* REQUIREMENTS: Pull out every line in the records below that contains the string "pillar". Case matters.

_ _ _ _ _

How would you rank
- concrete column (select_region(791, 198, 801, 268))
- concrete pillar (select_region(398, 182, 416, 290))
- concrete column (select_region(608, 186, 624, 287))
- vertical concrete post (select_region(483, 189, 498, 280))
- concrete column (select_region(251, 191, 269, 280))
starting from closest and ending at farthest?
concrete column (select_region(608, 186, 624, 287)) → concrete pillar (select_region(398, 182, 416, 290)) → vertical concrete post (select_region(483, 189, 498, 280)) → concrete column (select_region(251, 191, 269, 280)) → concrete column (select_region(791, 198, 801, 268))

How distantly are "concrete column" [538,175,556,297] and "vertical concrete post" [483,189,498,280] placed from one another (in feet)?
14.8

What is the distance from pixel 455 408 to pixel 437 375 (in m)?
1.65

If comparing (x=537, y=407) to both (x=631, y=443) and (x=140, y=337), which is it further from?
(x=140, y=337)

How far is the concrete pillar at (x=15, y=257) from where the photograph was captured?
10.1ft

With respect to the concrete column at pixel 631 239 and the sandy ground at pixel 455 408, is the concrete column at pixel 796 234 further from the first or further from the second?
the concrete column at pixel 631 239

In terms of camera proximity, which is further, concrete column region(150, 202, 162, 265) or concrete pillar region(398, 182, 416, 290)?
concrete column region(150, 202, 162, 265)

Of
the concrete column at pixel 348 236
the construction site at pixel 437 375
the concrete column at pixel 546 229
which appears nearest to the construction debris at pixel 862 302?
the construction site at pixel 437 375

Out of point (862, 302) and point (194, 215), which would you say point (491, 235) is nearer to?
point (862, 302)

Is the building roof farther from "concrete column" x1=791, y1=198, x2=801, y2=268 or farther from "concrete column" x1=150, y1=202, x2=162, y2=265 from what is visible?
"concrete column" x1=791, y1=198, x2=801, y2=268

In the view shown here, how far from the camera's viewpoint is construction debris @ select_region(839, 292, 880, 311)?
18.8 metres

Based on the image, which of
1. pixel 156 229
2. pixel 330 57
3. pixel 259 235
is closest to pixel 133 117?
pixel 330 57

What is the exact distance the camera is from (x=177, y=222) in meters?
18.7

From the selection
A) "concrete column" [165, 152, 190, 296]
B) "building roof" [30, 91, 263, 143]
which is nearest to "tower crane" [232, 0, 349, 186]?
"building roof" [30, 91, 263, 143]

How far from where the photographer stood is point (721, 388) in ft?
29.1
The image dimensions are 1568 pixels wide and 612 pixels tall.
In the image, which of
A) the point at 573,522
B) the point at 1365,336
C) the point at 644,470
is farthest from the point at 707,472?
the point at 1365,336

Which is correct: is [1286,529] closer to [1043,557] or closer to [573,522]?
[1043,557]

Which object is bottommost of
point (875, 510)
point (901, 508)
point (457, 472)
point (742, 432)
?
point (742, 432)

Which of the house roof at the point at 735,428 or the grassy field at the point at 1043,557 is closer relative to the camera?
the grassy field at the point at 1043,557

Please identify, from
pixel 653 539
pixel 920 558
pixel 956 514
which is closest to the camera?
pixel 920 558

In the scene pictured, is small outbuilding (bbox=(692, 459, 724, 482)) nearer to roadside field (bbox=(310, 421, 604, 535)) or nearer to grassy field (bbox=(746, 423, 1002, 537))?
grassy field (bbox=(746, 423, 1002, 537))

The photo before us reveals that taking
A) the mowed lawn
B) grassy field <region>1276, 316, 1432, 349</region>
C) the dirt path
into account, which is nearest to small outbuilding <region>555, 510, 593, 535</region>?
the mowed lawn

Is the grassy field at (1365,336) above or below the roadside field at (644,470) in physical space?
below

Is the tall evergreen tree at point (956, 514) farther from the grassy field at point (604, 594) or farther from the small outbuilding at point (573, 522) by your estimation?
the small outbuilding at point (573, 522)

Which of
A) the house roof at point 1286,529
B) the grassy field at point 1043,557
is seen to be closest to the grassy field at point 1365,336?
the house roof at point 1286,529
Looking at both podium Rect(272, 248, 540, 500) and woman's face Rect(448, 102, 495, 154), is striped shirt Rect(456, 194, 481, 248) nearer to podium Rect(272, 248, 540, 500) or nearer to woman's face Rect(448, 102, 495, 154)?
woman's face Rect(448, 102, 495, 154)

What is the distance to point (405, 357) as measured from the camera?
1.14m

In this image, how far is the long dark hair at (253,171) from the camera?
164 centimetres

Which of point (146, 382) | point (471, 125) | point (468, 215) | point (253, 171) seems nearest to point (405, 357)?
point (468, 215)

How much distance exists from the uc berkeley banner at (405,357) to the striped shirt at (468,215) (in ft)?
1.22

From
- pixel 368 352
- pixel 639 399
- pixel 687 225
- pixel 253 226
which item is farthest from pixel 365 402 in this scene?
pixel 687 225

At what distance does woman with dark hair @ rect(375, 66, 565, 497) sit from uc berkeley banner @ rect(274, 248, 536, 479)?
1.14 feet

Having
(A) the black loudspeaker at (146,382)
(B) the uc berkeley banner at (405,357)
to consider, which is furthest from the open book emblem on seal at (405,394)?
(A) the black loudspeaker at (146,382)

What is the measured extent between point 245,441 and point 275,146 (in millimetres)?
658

_ _ _ _ _

* RESULT:
- concrete pillar (select_region(398, 182, 416, 290))
concrete column (select_region(608, 186, 624, 287)) → concrete pillar (select_region(398, 182, 416, 290)) → vertical concrete post (select_region(483, 189, 498, 280)) → concrete column (select_region(251, 191, 269, 280)) → concrete column (select_region(791, 198, 801, 268))
How far is the concrete pillar at (x=15, y=257) from where the photograph was captured?
In terms of camera proximity, which is further, concrete column region(150, 202, 162, 265) or concrete pillar region(398, 182, 416, 290)?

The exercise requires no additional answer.